Это было сильным потрясением для Константина, но и укрепило его желание стать военным. Так оно и случилось. Константин с удовольствием носил военную форму и познавал все тонкости армейской службы. А потом был Афганистан, где Темин насмотрелся такого, чего не прочтешь ни в одной книге. Было столько дерьма, столько крови и боли, что порой казалось, что просто не выдержишь.

Однако он выдержал. Выдержал и еще больше закалился. На его глазах гибли те, с кем он жил бок о бок, смещались понятия о нравственных ценностях – словом, в душе Темина все перевернулось с ног на голову. Но он всегда считал, что рано или поздно все это кончится и наступит нормальная жизнь. На деле получилось иначе.

Вернувшись на родину, Темин не смог, что называется, найти себя. Помаявшись и помыкавшись, он понял, что оказался совершенно никому не нужным. И тут судьба свела его с Корнеевым.
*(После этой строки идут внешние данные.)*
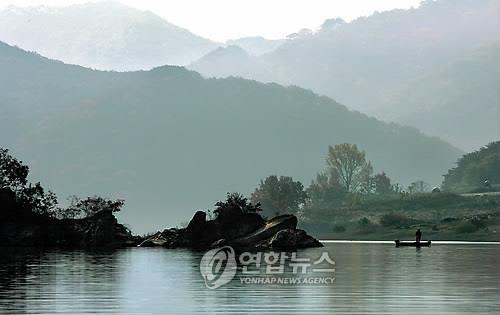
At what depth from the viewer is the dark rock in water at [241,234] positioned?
4274 inches

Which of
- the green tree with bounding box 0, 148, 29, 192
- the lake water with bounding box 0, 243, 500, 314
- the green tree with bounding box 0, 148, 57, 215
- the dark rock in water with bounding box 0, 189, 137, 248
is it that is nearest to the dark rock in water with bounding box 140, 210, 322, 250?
the dark rock in water with bounding box 0, 189, 137, 248

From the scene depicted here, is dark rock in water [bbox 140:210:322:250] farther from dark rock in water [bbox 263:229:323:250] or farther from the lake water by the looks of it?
the lake water

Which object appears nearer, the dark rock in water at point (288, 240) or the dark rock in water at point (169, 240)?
the dark rock in water at point (288, 240)

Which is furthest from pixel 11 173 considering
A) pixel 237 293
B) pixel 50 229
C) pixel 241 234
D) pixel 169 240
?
pixel 237 293

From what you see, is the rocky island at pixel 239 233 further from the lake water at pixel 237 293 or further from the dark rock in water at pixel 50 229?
the lake water at pixel 237 293

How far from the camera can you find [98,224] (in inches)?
4469

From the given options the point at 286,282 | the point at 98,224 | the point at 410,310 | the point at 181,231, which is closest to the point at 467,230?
the point at 181,231

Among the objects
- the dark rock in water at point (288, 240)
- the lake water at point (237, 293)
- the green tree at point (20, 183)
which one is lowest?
the lake water at point (237, 293)

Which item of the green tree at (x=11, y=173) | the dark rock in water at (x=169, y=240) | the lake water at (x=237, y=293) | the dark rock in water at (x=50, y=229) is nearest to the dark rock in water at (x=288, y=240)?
the dark rock in water at (x=169, y=240)

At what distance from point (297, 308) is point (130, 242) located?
8633 centimetres

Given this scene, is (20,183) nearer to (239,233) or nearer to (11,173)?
(11,173)

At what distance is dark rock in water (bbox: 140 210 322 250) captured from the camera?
356 feet

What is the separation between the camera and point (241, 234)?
113m

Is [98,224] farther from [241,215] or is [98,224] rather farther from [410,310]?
[410,310]
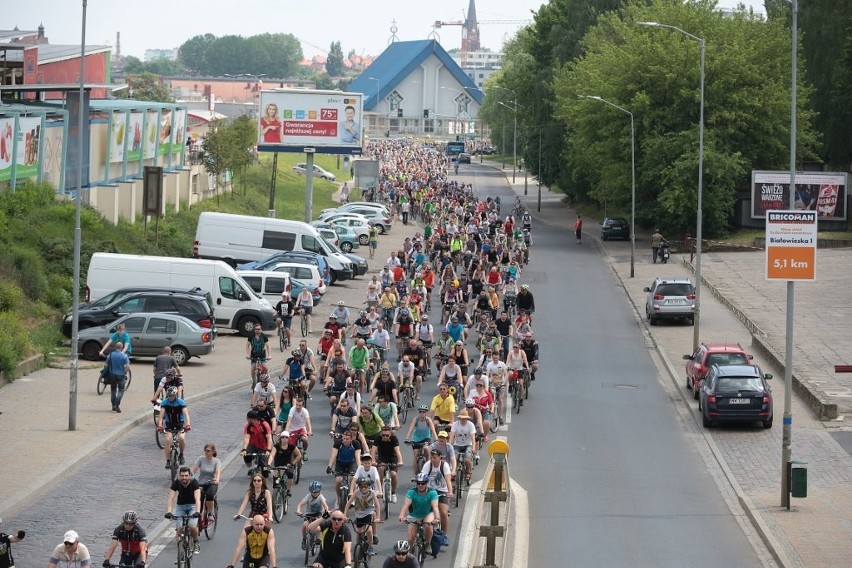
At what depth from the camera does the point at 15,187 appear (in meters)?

Тот посулил хорошие деньги, и Темин стал работать на него.

Тем не менее он понимал, что той «нормальной» жизни, о которой мечтал в Афганистане, он так и не обрел. Единственное, что хоть как-то ее скрашивало, была Мария. Она была единственным во всем мире человеком, чем-то дорогим ему. Но все-таки в глубине души он чувствовал, что вряд ли обретет счастье с ней и вряд ли обретет его вообще когда-нибудь.

«Приходится же общаться с этой мразью! – с ненавистью подумал он о Грифе и Тарасыче. – Попались бы вы мне в Афгане, там бы я с вами не церемонился!»

Мысль о том, что эта, как он выражался про себя, «шваль» будет его учить, приводила его в бешенство.

Тем временем Гриф и Тарасыч небрежной походкой профланировали по коридору редакции и остановились у последней двери.

– Стой здесь, – ухмыляясь, сказал Гриф. – Чтобы нам не мешали. Я быстро.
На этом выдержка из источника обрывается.